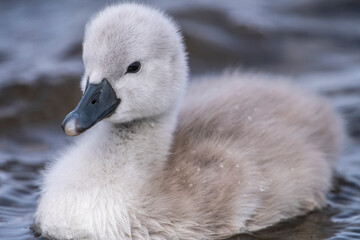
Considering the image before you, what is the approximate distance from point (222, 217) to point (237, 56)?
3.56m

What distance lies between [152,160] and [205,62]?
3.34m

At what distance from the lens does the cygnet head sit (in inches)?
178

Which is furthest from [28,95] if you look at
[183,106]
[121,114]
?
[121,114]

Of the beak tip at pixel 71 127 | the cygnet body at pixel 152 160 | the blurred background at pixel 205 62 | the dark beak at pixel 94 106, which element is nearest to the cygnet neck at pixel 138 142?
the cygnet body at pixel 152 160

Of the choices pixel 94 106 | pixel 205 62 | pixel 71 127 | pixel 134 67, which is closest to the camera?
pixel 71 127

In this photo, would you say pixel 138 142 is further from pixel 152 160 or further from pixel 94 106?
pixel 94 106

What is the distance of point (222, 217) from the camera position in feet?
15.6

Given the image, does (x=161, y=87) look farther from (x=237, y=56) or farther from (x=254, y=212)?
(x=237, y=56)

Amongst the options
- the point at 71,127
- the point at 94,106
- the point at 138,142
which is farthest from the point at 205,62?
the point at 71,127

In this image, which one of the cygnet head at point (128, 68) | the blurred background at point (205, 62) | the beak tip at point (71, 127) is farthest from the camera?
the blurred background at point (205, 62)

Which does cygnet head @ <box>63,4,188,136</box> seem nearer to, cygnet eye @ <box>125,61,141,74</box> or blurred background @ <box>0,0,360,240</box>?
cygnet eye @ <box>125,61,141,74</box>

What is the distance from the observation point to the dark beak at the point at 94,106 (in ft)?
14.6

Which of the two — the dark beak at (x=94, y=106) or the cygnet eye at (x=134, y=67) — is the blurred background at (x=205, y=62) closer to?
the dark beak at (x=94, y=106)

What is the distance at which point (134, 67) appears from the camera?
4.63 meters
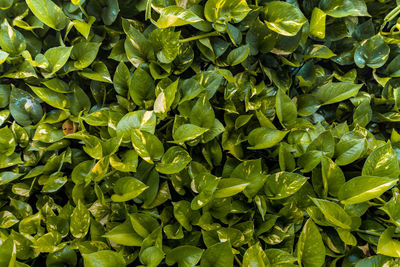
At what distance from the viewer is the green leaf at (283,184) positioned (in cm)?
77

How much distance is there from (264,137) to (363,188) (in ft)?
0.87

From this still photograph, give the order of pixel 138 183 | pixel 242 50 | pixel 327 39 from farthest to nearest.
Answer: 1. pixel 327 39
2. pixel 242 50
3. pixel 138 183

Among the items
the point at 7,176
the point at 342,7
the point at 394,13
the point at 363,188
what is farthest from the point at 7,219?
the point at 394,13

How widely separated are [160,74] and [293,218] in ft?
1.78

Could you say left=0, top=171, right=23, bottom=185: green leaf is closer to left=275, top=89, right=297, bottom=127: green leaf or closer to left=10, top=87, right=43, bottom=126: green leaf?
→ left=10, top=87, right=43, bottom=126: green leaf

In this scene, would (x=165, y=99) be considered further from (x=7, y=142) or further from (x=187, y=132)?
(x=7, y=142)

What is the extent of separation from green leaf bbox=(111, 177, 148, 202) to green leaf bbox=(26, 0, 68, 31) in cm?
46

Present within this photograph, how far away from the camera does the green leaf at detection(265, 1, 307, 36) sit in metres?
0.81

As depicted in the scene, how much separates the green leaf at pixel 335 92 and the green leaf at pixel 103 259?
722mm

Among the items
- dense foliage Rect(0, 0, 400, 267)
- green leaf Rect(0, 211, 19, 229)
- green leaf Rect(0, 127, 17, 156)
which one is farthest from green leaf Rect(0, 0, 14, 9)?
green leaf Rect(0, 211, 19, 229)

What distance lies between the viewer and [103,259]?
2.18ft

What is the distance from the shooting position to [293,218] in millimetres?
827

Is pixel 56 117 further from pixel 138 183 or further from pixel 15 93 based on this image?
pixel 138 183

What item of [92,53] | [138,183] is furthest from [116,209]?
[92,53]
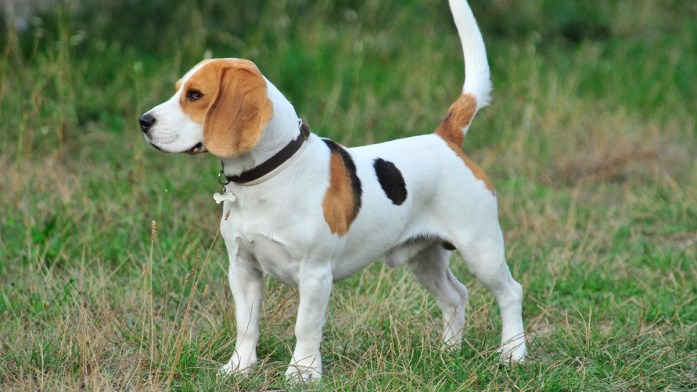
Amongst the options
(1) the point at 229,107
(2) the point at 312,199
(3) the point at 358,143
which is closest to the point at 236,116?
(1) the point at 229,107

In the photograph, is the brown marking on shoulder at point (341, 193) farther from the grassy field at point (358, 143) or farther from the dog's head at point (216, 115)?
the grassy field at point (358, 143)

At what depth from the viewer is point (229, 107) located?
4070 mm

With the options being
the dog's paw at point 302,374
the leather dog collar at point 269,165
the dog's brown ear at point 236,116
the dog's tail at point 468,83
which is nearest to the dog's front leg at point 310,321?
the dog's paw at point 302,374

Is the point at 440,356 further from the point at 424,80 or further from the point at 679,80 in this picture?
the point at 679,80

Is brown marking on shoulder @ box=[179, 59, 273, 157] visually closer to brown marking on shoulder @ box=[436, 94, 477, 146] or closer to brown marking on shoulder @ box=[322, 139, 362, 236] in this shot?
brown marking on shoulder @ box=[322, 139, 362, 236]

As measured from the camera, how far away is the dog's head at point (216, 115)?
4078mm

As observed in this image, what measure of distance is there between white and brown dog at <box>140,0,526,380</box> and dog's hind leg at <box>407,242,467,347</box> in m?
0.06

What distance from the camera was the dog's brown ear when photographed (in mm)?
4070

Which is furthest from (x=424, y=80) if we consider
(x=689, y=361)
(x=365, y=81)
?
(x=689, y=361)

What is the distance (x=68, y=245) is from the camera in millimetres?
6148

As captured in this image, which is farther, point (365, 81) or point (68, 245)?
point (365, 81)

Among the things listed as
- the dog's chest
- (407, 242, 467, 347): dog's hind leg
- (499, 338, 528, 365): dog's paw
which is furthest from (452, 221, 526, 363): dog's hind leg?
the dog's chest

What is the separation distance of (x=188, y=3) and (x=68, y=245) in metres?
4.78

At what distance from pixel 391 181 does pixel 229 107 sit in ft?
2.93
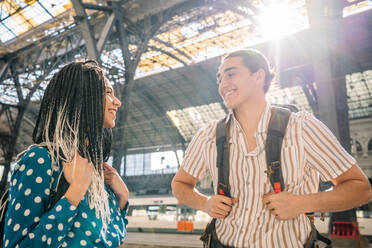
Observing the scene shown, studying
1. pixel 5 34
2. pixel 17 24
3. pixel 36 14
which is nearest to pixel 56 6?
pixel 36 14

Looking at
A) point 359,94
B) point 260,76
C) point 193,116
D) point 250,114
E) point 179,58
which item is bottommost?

:::::

» **To be done**
Copy the listing from the line with "From this still" to the line with "3. pixel 138 183", substituting "frame" for "photograph" and leaving everything else unchanged.

» **Exercise output**
From this still frame, give the order of pixel 138 183 | pixel 242 50 | pixel 327 39 from farthest to nearest.
Answer: 1. pixel 327 39
2. pixel 242 50
3. pixel 138 183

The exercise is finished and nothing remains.